TASK GOAL ▸ Below are records with pictures. Transcribe exactly, and only, the lines from the line with "J Salinas Spring 2027 Fashion Show Backstage" to the line with "Baymax Pain Scale Badgeladybynerdwear", both ends included, but not the pictures.

DATA SUPPLIED ▸
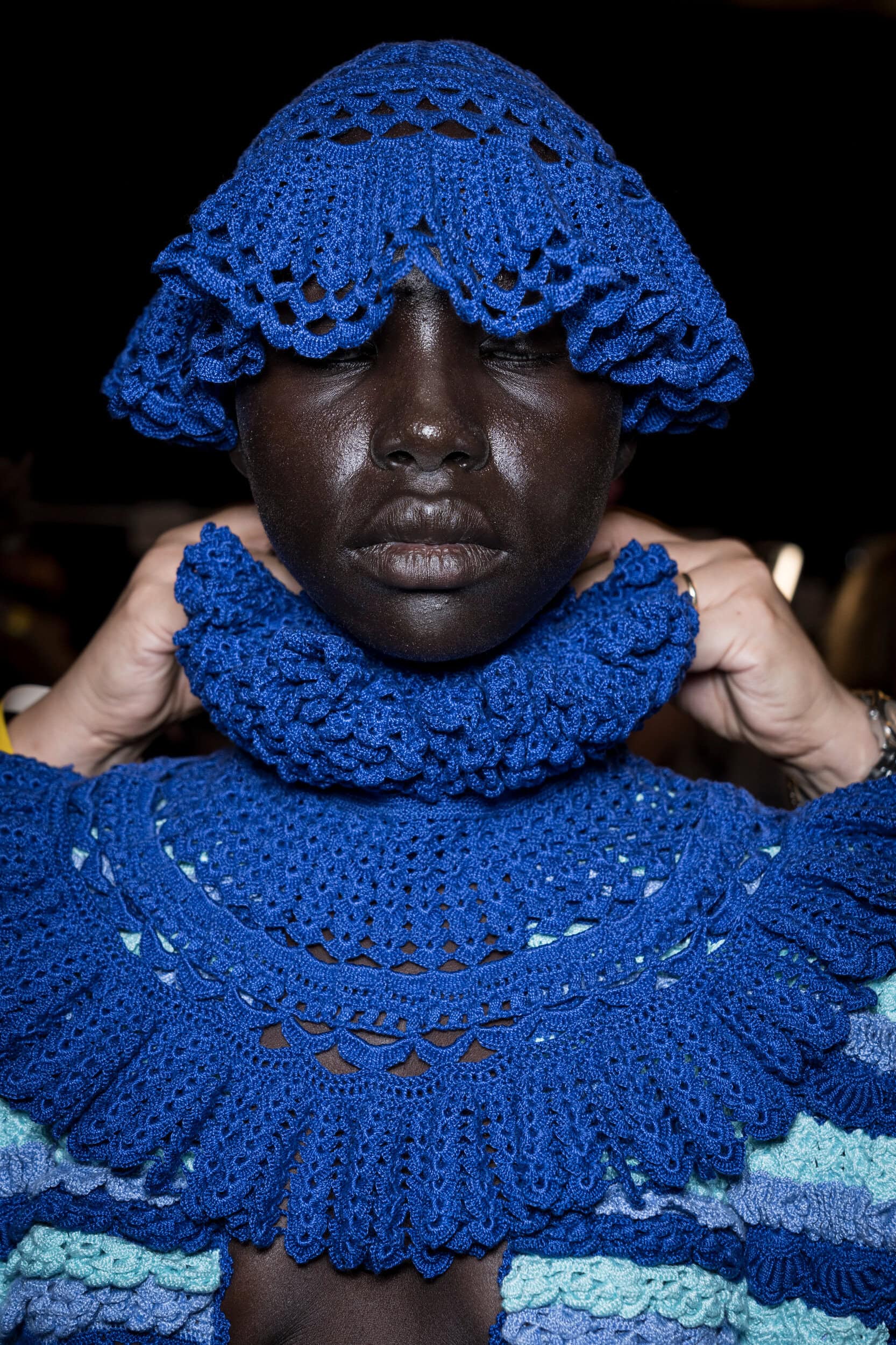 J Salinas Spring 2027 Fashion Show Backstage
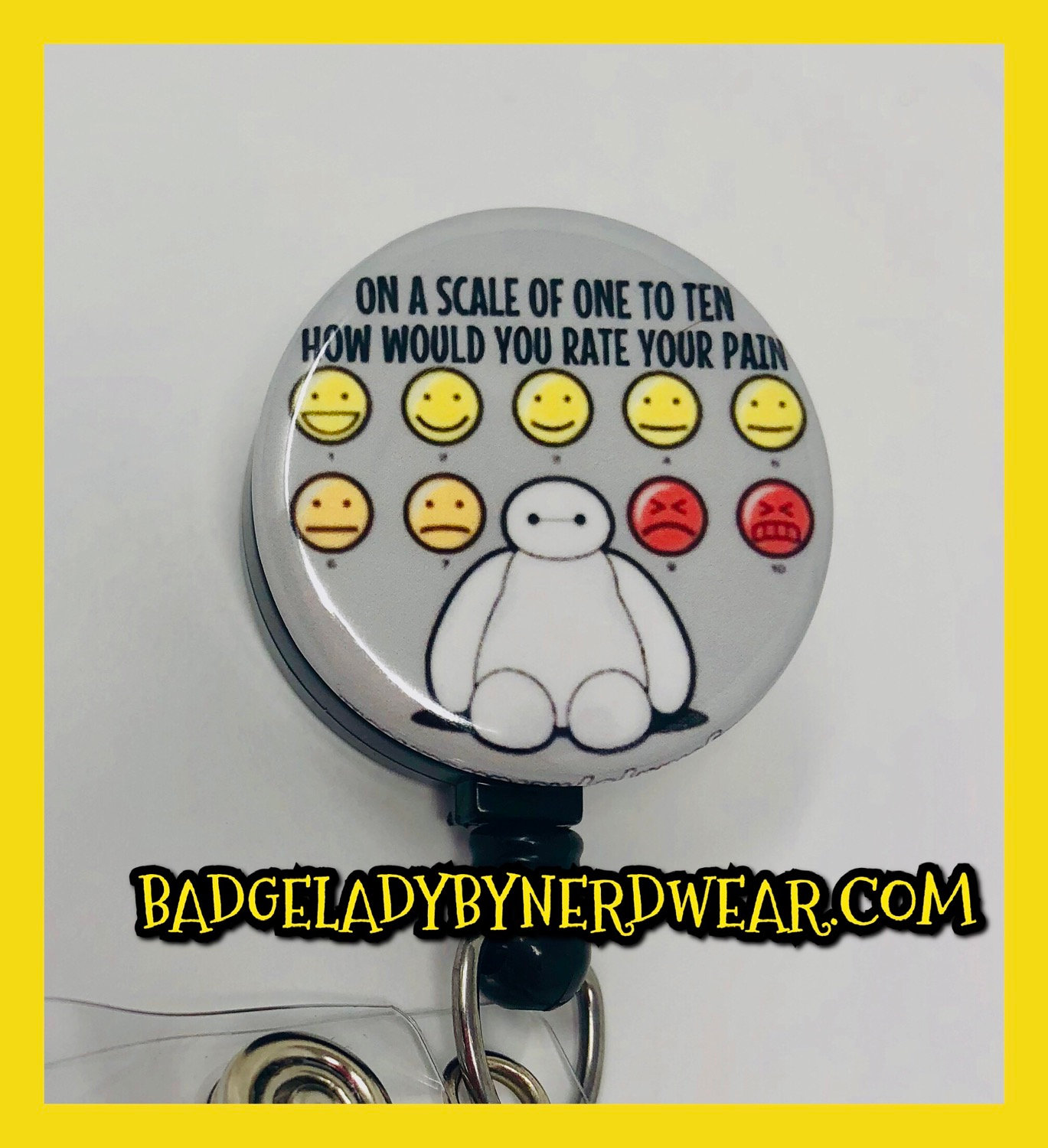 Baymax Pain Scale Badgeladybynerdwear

==

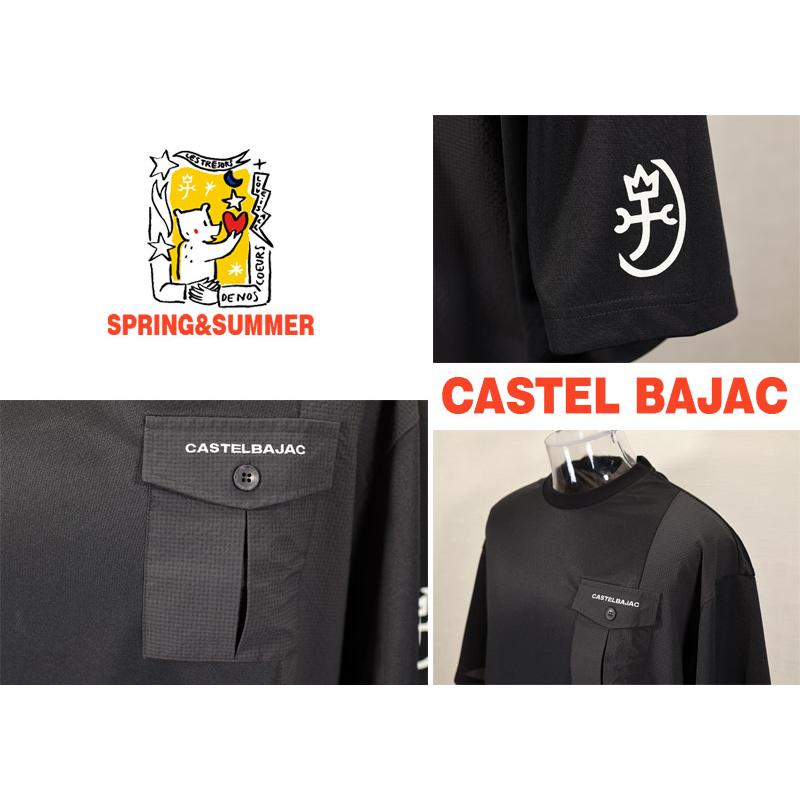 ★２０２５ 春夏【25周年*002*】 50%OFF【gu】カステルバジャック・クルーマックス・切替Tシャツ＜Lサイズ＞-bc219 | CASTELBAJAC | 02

REPLY ▸
 J Salinas Spring 2027 Fashion Show Backstage
 Baymax Pain Scale Badgeladybynerdwear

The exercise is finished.